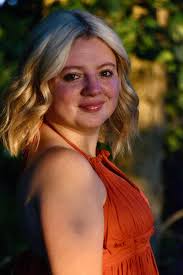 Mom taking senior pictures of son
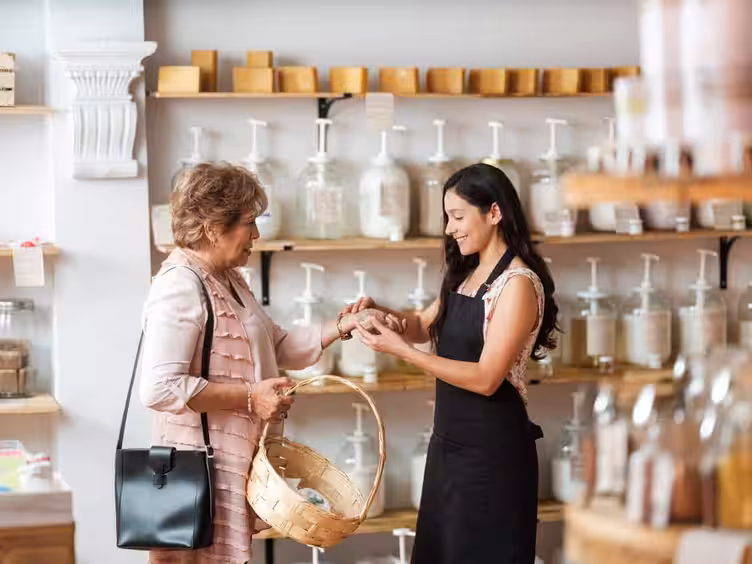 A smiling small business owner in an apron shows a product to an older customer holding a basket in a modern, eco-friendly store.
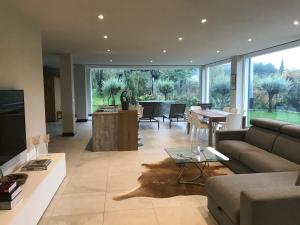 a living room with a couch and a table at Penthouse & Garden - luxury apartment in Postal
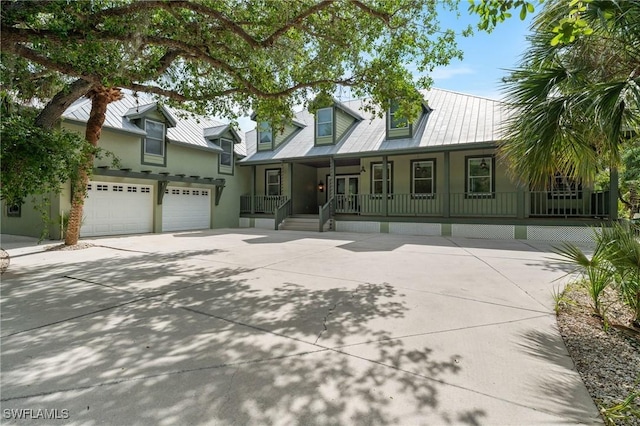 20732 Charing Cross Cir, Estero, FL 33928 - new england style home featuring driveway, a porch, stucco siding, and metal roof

ASSIGNMENT » From the line that contains "A smiling small" to the end of the listing, give every line again exactly as written. Leave the pictures out.

ANSWER BELOW »
 A smiling small business owner in an apron shows a product to an older customer holding a basket in a modern, eco-friendly store.
 a living room with a couch and a table at Penthouse & Garden - luxury apartment in Postal
 20732 Charing Cross Cir, Estero, FL 33928 - new england style home featuring driveway, a porch, stucco siding, and metal roof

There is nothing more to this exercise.